▸ Written instruction
Count how many lines in the material below contain the string "brake", where case counts. Reply with only the number.

## BEGIN Entries provided

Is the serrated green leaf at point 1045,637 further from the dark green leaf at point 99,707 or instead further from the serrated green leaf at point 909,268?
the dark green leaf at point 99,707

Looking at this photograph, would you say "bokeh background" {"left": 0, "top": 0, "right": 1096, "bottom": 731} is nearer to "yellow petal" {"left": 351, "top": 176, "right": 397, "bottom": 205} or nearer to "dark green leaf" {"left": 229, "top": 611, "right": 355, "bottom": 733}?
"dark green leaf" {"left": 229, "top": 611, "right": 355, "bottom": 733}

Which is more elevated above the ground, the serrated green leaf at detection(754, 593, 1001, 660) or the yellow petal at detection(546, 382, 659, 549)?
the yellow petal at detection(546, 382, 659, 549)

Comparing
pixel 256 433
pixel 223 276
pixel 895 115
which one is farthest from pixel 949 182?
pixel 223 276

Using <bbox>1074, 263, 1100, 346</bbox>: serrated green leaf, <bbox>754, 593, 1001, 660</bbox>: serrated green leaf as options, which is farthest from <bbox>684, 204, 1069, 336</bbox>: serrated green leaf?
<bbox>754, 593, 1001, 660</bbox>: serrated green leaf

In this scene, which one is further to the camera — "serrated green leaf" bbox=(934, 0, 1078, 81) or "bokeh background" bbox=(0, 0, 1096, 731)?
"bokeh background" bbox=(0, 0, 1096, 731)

## END Entries provided
## BEGIN Entries provided

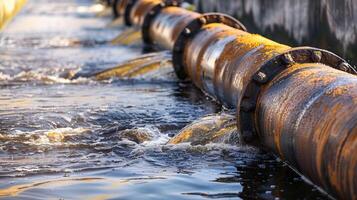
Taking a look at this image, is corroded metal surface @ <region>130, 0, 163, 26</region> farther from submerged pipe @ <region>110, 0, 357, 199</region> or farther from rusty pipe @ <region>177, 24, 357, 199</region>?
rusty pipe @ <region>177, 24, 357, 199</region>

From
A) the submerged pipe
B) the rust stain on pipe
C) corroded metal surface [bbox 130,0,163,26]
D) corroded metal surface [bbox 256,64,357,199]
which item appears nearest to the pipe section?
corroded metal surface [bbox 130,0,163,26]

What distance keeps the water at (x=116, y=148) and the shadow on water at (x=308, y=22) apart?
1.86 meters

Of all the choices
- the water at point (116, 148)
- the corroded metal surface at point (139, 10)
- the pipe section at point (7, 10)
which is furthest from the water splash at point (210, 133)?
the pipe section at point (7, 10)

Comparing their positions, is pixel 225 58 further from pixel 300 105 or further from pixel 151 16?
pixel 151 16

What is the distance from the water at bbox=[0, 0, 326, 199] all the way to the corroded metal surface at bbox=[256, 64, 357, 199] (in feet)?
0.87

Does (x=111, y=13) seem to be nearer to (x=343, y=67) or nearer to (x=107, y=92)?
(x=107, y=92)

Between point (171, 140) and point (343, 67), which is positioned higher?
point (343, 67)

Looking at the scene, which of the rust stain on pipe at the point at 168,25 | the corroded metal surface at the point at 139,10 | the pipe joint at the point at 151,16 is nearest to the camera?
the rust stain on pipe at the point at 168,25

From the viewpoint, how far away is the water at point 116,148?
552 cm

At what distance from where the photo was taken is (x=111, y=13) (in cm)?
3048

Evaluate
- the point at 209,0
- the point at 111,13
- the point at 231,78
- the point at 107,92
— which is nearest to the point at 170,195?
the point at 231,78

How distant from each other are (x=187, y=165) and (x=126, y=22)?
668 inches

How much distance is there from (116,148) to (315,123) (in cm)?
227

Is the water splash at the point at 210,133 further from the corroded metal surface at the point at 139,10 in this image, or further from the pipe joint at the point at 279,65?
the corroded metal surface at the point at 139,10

## END Entries provided
## BEGIN Entries provided

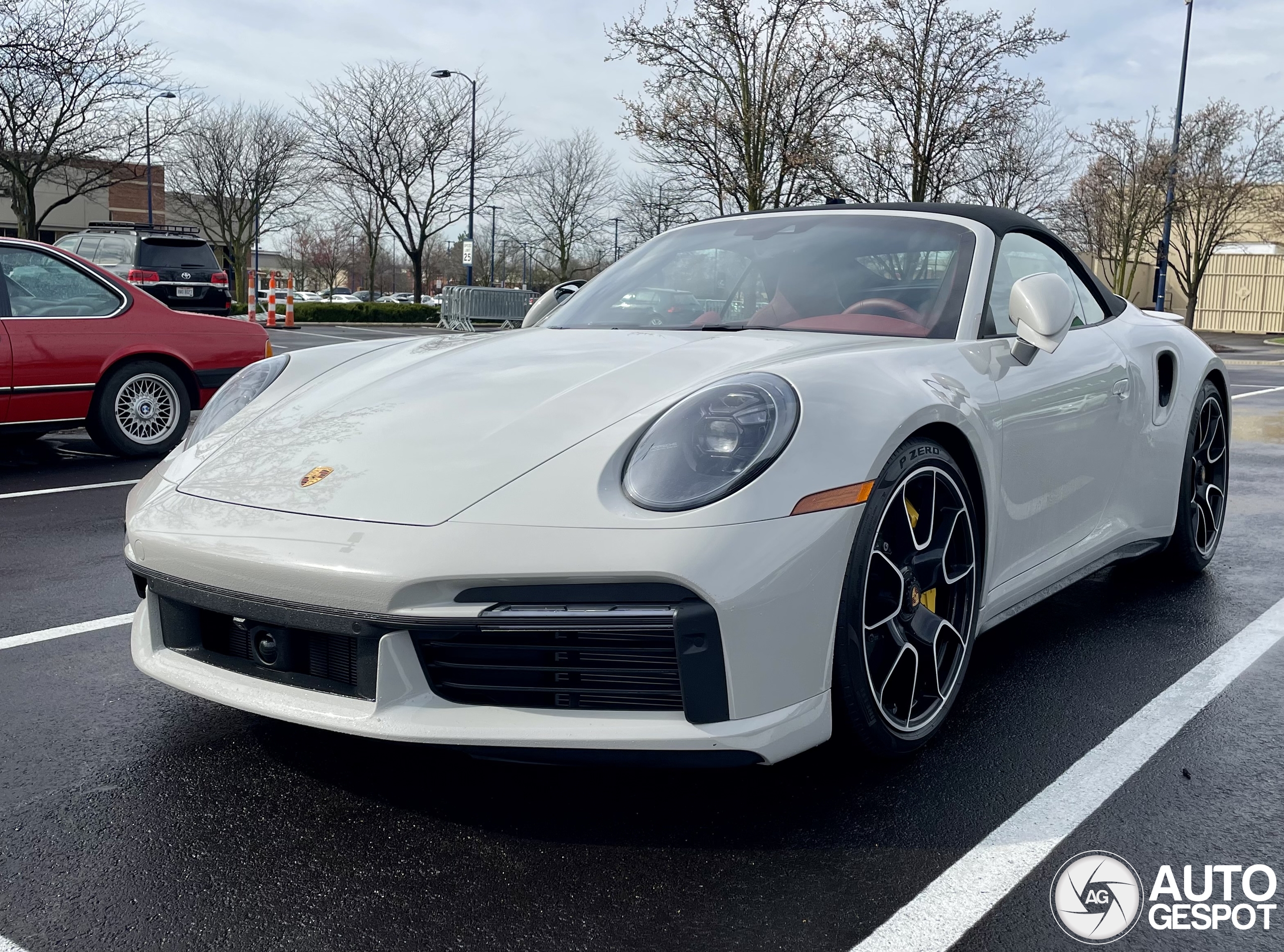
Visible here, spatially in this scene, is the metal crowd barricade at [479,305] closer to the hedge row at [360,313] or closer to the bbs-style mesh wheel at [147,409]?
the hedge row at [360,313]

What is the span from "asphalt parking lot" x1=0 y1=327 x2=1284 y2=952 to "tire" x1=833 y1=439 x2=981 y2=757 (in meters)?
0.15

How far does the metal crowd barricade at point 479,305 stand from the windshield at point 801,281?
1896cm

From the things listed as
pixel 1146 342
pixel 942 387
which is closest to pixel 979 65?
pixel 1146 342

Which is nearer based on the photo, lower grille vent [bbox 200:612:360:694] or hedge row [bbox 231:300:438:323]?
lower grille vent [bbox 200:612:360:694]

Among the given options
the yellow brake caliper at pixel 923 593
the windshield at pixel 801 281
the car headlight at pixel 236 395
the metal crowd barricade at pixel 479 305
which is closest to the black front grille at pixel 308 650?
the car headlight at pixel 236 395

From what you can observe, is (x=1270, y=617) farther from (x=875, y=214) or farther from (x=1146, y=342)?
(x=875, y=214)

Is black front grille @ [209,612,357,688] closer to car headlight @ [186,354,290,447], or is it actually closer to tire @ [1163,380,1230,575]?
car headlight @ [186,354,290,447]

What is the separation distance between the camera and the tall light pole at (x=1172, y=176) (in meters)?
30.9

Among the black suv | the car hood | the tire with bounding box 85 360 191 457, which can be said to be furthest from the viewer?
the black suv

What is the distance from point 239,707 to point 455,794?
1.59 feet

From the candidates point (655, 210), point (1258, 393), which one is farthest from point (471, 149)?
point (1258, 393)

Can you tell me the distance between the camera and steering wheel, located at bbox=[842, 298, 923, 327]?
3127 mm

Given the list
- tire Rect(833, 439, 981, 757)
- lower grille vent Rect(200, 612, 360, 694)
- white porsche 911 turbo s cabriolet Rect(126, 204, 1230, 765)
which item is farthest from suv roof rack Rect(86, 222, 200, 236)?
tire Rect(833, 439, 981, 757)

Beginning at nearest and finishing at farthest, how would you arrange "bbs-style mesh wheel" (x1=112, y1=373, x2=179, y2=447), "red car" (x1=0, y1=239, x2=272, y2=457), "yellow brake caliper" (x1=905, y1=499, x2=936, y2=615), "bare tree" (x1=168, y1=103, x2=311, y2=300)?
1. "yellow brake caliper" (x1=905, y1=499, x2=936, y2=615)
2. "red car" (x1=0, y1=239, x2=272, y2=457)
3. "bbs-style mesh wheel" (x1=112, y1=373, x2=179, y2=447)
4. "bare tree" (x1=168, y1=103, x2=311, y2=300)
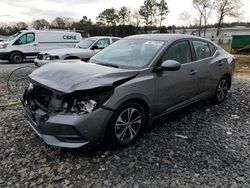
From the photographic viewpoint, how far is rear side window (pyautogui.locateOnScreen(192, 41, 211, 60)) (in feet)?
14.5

## END Entries provided

▸ Response
3